• Passage du texte:
※ ※ ※
ÉLÉMENTAIRE MON CHER EDGAR !
De tout temps, l'être humain a voulu comprendre ce qui le dépassait, ce qui remettait en cause sa capacité de réflexion, de raisonnement, de compréhension des problèmes de tous ordres se posant à lui. Avec l'apparition des machines, de l'horlogerie, des prémices encore très modestes et balbutiants de nos actuels ordinateurs vers la fin du XVIIIème, des mécanismes de plus en plus sophistiqués, l'être humain qui est aussi un indécrottable enfant s'est servi à des fins ludiques des machineries de plus en plus complexes qu'il créait, qu'il inventait.
Nous avons tous en mémoire des carillons pourtant très anciens mais qui parviennent encore à nous émerveiller, en une époque ou de méga-computer parviennent à battre l'esprit humain jusqu'en l'un de ses derniers retranchements, celui du jeu. Ainsi avons nous vu ces "intelligences artificielles" battre tout d'abord les plus grands joueurs d'échec, puis du jeu de go aux possibilités tactiques encore plus folles et même, récemment, être meilleures tricheuses que l'homme au cours de partie de poker étranges.
Mais si nous en sommes parvenus à de tels sommets de technicité, c'est parce qu'il y eu pléthore de précurseurs. Ainsi a-t-on vu fleurir un nombre considérable d'automates, capable de singer l'homme ou l'animal, imitant des postures, capables, pour les plus évolués d'entre eux, de faire jeu égal avec l'esprit humain.
※ ※ ※
• Données sources:
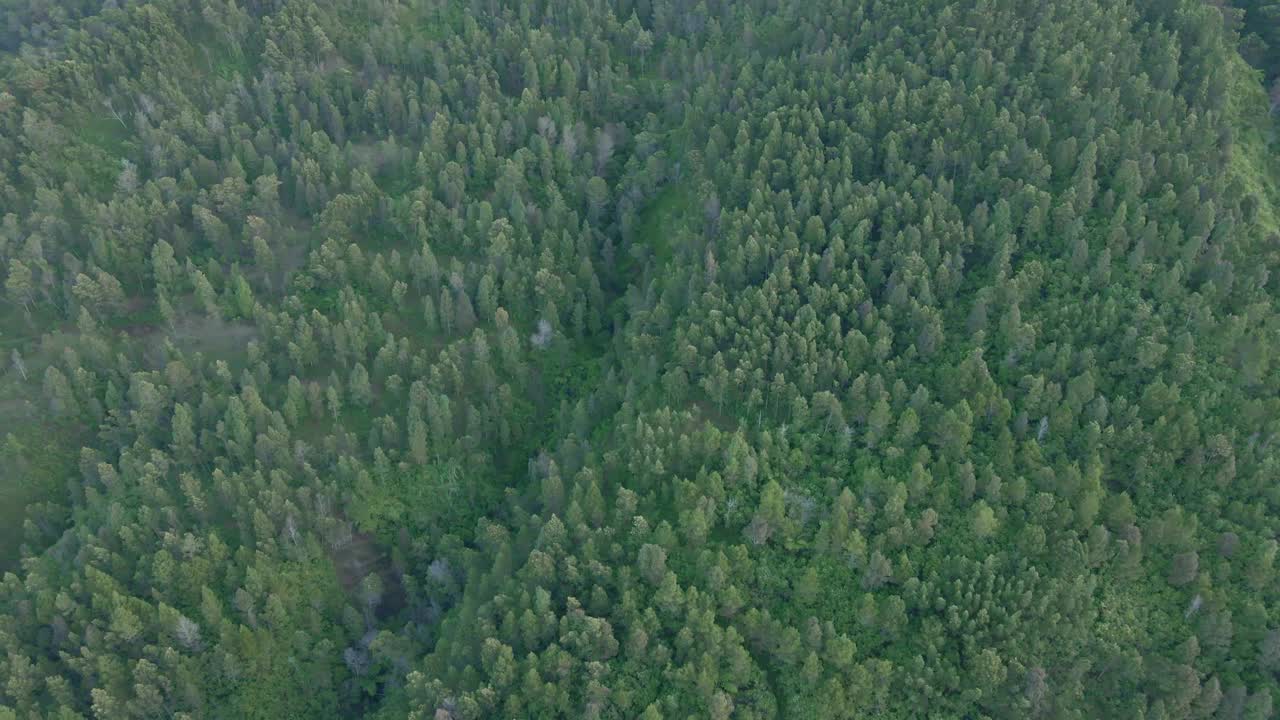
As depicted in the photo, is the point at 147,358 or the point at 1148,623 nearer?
※ ※ ※
• Consignes de l'exercice:
**a.** D'après le passage, dans quel jeu les intelligences artificielles ont-elles battu en premier les plus grands joueurs ?
**b.** Dressez la liste de tous les jeux mentionnés dans le passage.
**c.** Citez la partie du passage qui s'ouvre sur les mots « Nous avons tous » et se clôt sur « de poker étranges. ».
Les données ne sont pas utiles pour cet exercice.

• Résultats par tâche:
**a.** Aux échecs.

**b.** Les échecs, le go, le poker.

**c.**
Nous avons tous en mémoire des carillons pourtant très anciens mais qui parviennent encore à nous émerveiller, en une époque ou de méga-computer parviennent à battre l'esprit humain jusqu'en l'un de ses derniers retranchements, celui du jeu. Ainsi avons nous vu ces "intelligences artificielles" battre tout d'abord les plus grands joueurs d'échec, puis du jeu de go aux possibilités tactiques encore plus folles et même, récemment, être meilleures tricheuses que l'homme au cours de partie de poker étranges.